*** Begin section ***

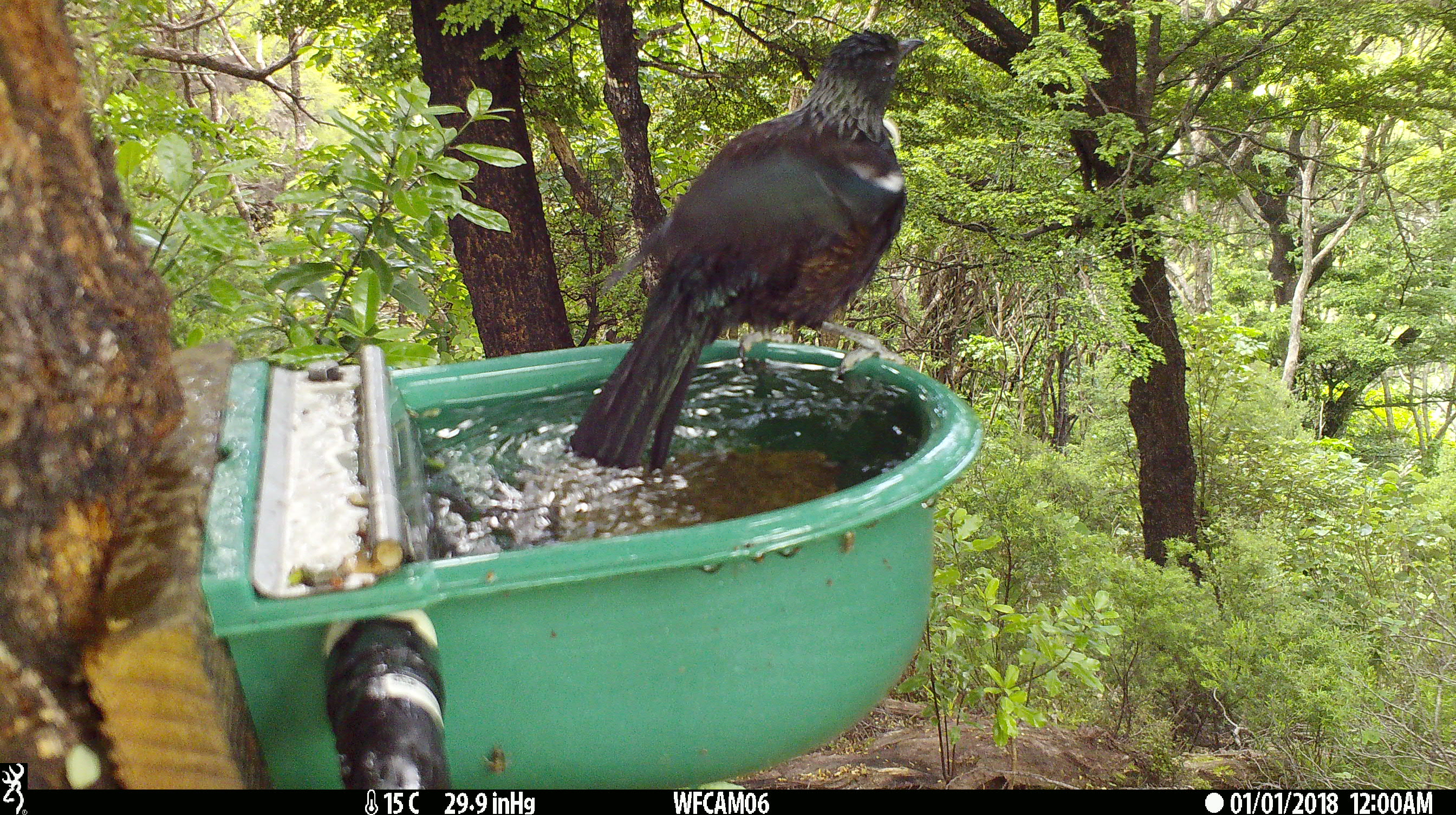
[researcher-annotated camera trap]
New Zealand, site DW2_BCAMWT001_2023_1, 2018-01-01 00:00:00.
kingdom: Animalia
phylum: Chordata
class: Aves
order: Passeriformes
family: Meliphagidae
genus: Prosthemadera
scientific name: Prosthemadera novaeseelandiae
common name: tui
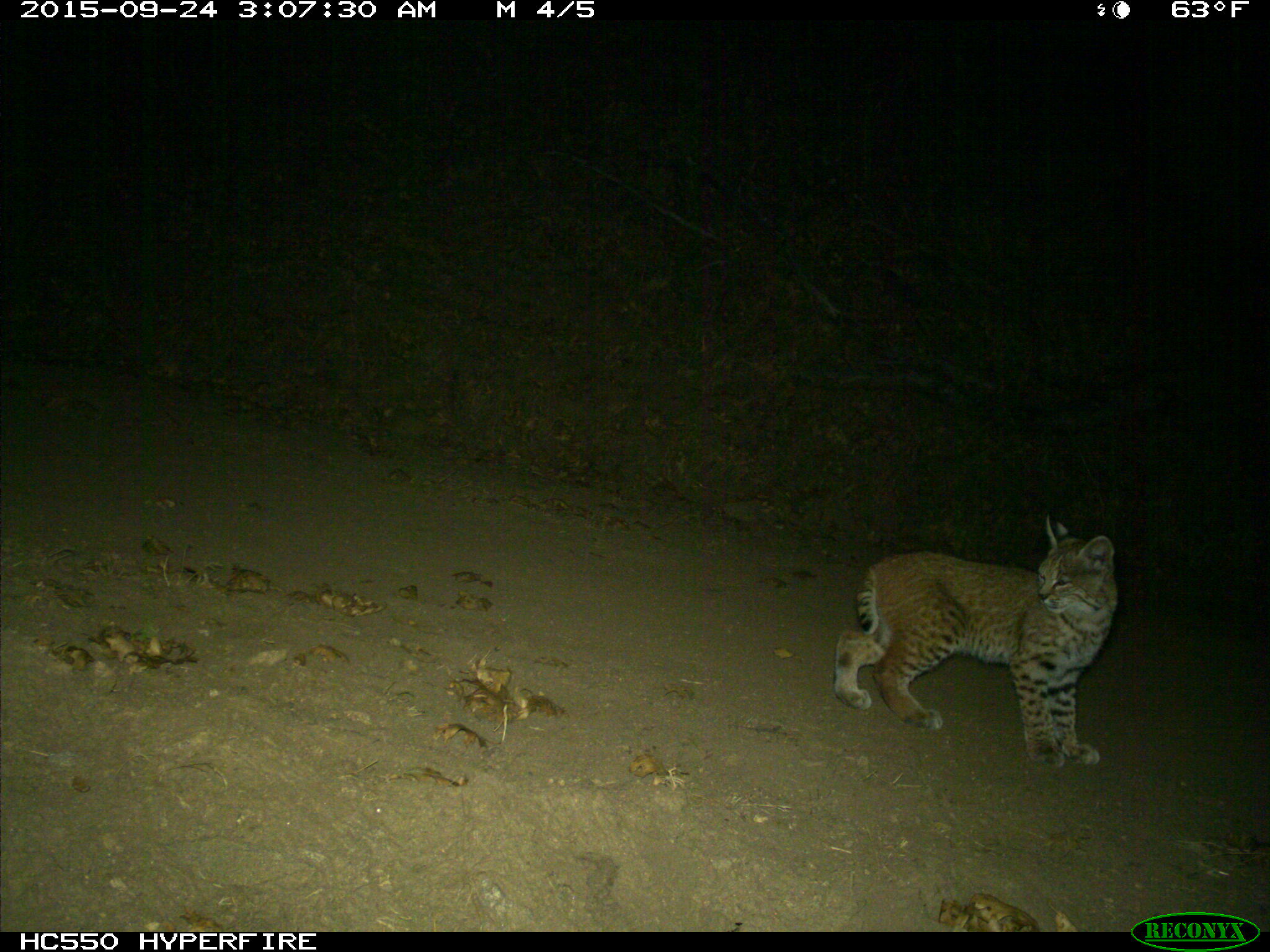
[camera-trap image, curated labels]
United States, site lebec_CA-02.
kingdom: Animalia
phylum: Chordata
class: Mammalia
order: Carnivora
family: Felidae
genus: Lynx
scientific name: Lynx rufus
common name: bobcat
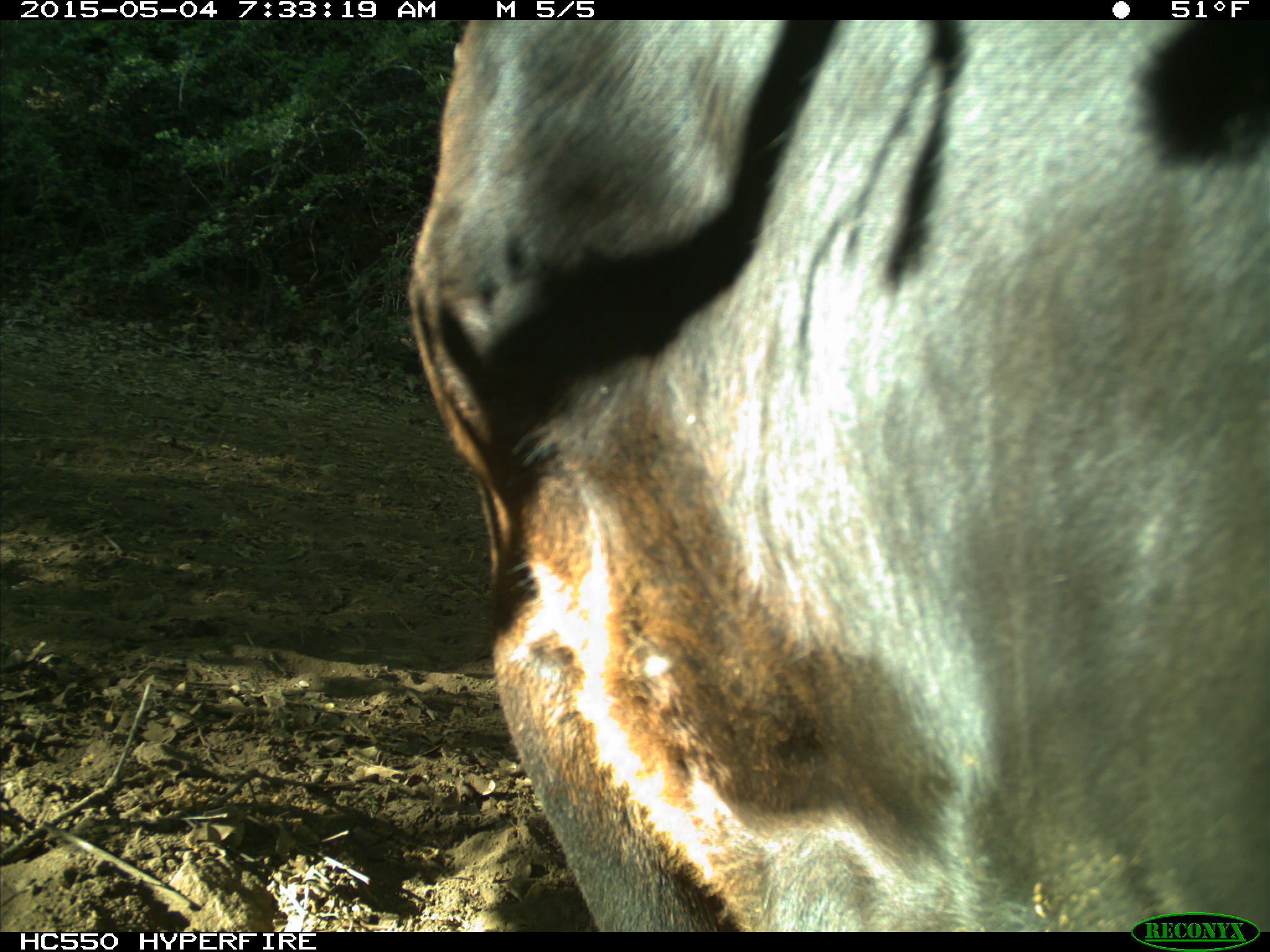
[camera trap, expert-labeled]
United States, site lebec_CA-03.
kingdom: Animalia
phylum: Chordata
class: Mammalia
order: Artiodactyla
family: Bovidae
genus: Bos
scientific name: Bos taurus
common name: domestic cow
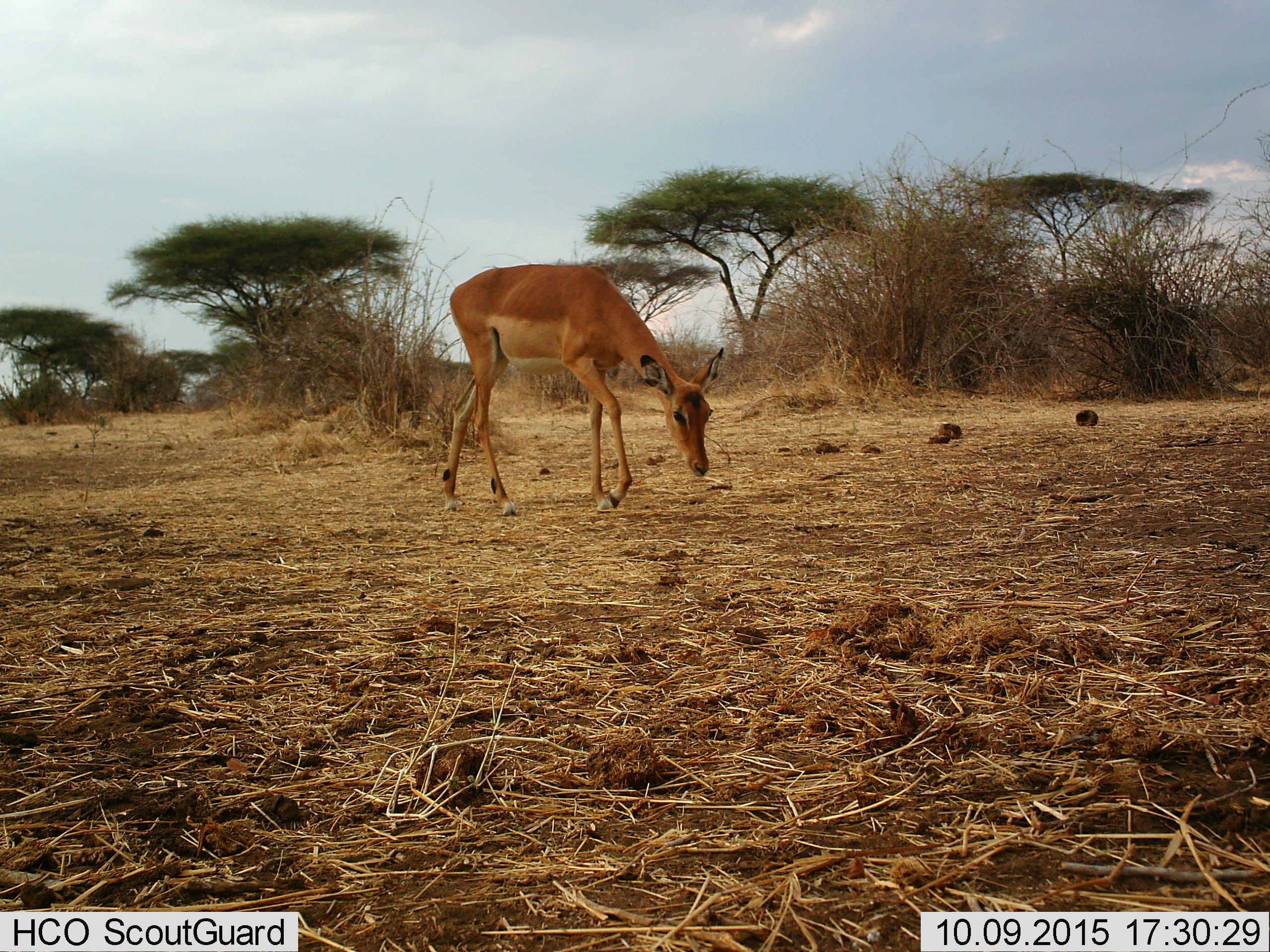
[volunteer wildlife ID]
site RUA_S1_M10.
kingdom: Animalia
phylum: Chordata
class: Mammalia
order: Artiodactyla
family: Bovidae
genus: Aepyceros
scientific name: Aepyceros melampus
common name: impala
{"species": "impala (Aepyceros melampus)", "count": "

*** End section ***

Task item
Could you give again precisely the lines from the one containing "United States, site lebec_CA-03." through the final line of the material above, both included, and no others, dropping the pictures?

Solution to this task
United States, site lebec_CA-03.
kingdom: Animalia
phylum: Chordata
class: Mammalia
order: Artiodactyla
family: Bovidae
genus: Bos
scientific name: Bos taurus
common name: domestic cow
[volunteer wildlife ID]
site RUA_S1_M10.
kingdom: Animalia
phylum: Chordata
class: Mammalia
order: Artiodactyla
family: Bovidae
genus: Aepyceros
scientific name: Aepyceros melampus
common name: impala
{"species": "impala (Aepyceros melampus)", "count": "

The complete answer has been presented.